If your son, your daughter, your brother or your sister disappeared during the Lebanese war, wouldn’t you want to know if he or she is still alive? What about your father, your mother, your husband or you wife? Wouldn’t you wish to burry their remains if they died, then properly mourn them? Wouldn’t you yearn to be finally reunited with them if they were alive, and take care of them for the rest of their days?

If you do, you can understand how the families waiting to know the fate of their loved ones feel. Haven’t they waited long enough? The war ended 26 years ago and still they wait. How can anyone talk about fixing anything in this country when this most basic, most humane issue has not been resolved? Obviously, the answers they’re seeking will take time. But working on finding them needs to start immediately.

Shockingly enough, nothing has been done for 26 years, and nothing will be done if a law is not passed in Parliament. A law establishing a National Commission for the Disappeared and a DNA database.

There’s draft law to that effect. It just needs to be voted on by MPs to become official. So work can finally start and families can begin to hope for an answer, and maybe, hopefully, see again the loved one they lost.

Ghazi Aad fought for such law to exist. For over 11 years he stayed in that tent in Downtown Beirut, together with the families of the Disappeared.
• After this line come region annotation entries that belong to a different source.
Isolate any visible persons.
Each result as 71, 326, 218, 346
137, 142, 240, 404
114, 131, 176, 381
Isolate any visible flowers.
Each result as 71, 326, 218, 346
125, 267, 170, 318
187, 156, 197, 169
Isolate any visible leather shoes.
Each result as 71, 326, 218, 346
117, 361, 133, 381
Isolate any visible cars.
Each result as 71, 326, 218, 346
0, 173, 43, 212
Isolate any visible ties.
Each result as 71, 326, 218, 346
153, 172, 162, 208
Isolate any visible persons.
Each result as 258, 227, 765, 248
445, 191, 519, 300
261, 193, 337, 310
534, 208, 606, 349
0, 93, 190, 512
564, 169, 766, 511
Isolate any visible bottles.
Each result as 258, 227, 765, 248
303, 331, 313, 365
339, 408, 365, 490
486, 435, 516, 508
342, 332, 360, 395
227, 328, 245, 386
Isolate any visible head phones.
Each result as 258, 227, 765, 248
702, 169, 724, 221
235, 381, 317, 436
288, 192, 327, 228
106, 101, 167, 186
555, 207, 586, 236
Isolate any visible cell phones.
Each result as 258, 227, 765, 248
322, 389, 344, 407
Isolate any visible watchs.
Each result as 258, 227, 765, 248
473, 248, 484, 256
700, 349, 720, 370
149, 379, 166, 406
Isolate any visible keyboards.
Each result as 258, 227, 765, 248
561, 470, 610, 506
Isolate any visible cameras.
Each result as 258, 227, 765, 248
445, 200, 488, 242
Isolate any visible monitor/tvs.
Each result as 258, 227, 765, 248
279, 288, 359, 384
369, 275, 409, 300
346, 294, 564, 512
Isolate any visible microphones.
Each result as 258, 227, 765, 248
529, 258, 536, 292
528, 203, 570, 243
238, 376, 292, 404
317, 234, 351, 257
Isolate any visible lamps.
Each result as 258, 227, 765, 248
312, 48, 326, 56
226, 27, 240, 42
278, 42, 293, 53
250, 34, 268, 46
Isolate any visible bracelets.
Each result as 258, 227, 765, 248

For 11 long years, they stood their ground, while almost everyone told them to give up and go home, when most Lebanese only said “harâm” every once in a while, when the news on TV mentioned them for a few seconds.

Ghazi Aad died before this law could become a reality. The best way to honor him is to demand that it’s finally voted on.
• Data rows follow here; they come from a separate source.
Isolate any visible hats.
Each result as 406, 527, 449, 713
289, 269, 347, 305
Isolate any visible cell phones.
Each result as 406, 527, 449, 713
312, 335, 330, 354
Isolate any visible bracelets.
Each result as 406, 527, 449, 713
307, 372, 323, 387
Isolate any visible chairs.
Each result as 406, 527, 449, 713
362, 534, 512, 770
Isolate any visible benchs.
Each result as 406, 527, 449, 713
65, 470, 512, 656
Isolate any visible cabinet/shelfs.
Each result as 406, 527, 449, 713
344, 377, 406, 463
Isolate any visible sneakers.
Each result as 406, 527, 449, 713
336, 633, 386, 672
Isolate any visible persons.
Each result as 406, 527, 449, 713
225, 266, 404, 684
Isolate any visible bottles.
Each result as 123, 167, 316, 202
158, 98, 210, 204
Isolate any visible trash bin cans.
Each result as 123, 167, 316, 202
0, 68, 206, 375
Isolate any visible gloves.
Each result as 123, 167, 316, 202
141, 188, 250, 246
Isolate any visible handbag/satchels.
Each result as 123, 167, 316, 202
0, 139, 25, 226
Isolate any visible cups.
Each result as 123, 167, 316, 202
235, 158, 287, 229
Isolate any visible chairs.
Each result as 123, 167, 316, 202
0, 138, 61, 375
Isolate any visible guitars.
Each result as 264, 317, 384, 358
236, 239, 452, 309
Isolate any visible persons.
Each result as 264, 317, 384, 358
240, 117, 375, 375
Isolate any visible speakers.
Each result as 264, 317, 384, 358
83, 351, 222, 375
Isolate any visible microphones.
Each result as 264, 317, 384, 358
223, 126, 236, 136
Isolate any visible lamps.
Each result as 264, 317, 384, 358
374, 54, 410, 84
Tomorrow, Saturday December 17, a national petition will be launched to do just that. This petition will travel throughout Lebanon, from city to city, from village to village, to get every Lebanese to sign it, if he or she wishes to. The launch of this petition, along with a short and simple ceremony in honor of Ghazi Aad, will happen at noon in Downtown Beirut, at the Gibran Khalil Gibran Garden, facing the ESCWA building.

I know I’ll be there, and I hope you’ll be too.